Until quite recently, truck safety rested on passive systems, things like brakes that allowed drivers to stop as quickly as possible or cab structures that resist high impacts. But with the advent of reliable heavy-duty antilock braking systems (ABS) in the 1990s, the industry started down the road to a new safety era, one marked by systems that actively controlled vehicle performance to augment and even override the driver’s control.
The electronic controller developed for heavy-duty tractor and trailer ABS was the first important step in the evolution of active safety systems for trucks, according to Jon Morrison, president and general manager of Meritor Wabco. For the first time, a device could sense an impending lockup of any wheel and then modulate brake actuation to prevent a lockup, all with more speed and consistency than a driver, especially in emergency braking situations.

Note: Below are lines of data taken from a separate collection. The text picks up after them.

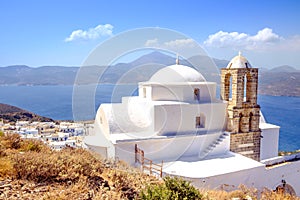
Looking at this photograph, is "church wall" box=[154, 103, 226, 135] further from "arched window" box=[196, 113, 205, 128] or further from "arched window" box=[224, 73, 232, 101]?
"arched window" box=[224, 73, 232, 101]

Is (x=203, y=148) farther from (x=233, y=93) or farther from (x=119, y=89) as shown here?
A: (x=119, y=89)

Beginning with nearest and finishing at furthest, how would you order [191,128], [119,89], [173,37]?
[173,37]
[191,128]
[119,89]

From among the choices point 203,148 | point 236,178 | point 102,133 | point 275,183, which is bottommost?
point 275,183

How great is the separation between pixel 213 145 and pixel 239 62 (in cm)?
372

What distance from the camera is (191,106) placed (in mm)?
9391

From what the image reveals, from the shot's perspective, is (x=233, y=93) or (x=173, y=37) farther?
(x=233, y=93)

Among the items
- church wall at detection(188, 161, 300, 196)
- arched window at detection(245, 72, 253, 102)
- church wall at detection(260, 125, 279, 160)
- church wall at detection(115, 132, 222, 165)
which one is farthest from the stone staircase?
church wall at detection(260, 125, 279, 160)

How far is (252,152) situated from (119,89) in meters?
6.51

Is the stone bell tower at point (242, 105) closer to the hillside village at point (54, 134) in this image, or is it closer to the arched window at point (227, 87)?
the arched window at point (227, 87)

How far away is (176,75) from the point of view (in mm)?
9867

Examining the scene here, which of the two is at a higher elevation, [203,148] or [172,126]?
[172,126]

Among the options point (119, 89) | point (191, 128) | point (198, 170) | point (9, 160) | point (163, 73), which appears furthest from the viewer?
point (119, 89)

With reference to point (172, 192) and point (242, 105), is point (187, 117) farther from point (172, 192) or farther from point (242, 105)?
point (172, 192)

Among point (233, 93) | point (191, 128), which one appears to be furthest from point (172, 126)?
point (233, 93)
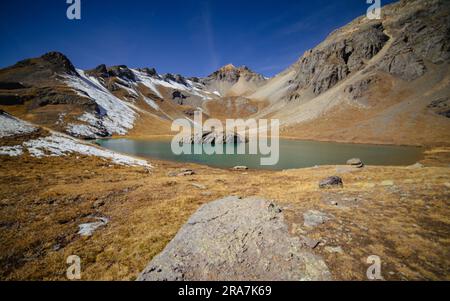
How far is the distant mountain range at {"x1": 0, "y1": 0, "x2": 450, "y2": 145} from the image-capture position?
246ft

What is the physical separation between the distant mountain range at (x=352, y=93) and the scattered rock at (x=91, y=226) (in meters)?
79.5

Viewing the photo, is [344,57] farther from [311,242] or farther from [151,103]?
[151,103]

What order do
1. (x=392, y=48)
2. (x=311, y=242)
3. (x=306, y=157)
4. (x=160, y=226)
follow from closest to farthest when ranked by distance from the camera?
1. (x=311, y=242)
2. (x=160, y=226)
3. (x=306, y=157)
4. (x=392, y=48)

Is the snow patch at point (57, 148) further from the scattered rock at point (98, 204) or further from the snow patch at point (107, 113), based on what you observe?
the snow patch at point (107, 113)

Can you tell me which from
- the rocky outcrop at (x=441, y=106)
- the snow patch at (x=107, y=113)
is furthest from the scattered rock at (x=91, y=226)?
the rocky outcrop at (x=441, y=106)

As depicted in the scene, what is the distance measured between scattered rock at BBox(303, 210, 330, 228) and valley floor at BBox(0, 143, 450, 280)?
25cm

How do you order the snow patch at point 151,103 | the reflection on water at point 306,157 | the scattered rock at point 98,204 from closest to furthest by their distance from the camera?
the scattered rock at point 98,204 → the reflection on water at point 306,157 → the snow patch at point 151,103

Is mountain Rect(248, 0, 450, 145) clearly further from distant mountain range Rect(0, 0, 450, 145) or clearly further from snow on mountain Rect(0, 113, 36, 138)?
snow on mountain Rect(0, 113, 36, 138)

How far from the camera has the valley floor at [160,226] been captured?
6309 mm

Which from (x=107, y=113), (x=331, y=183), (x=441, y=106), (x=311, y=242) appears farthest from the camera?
(x=107, y=113)

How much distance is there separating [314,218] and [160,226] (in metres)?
7.57

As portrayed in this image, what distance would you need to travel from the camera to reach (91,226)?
10.6 metres

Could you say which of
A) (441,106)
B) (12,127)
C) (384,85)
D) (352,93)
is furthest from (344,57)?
(12,127)
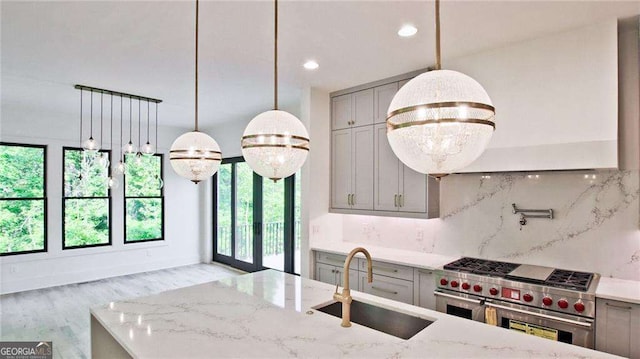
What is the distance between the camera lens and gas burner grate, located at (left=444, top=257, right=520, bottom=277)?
2934mm

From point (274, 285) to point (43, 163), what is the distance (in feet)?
17.3

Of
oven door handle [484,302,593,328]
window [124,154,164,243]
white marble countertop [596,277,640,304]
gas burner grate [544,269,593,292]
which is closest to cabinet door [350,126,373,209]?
oven door handle [484,302,593,328]

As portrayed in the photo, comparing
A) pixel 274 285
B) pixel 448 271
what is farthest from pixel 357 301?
pixel 448 271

Building on that ability to monitor and control the brakes on individual wheels, electronic roll stability (ESC) for combination vehicles was the next important step in active safety in the early 2000s. That was followed toward the end of the decade by collision mitigation systems—controls that slow a truck without a driver’s input based on sensing the speed and activity of other vehicles.
Morrison describes this careful progression to ever more powerful systems as “building a pyramid of safety.” Today that pyramid has risen well above its ABS foundation to include a range of active systems that not only help trucks avoid accidents, but can also lessen the severity of accidents when they do happen as well as make driving a heavy truck easier and less stressful.
But the work on this particular pyramid is far from completed. We are about to see a next generation of active safety systems that promise significantly broader capabilities. More importantly, these systems will function in ways that not only help reduce accidents, but also help a driver focus on critical actions in emergency situations.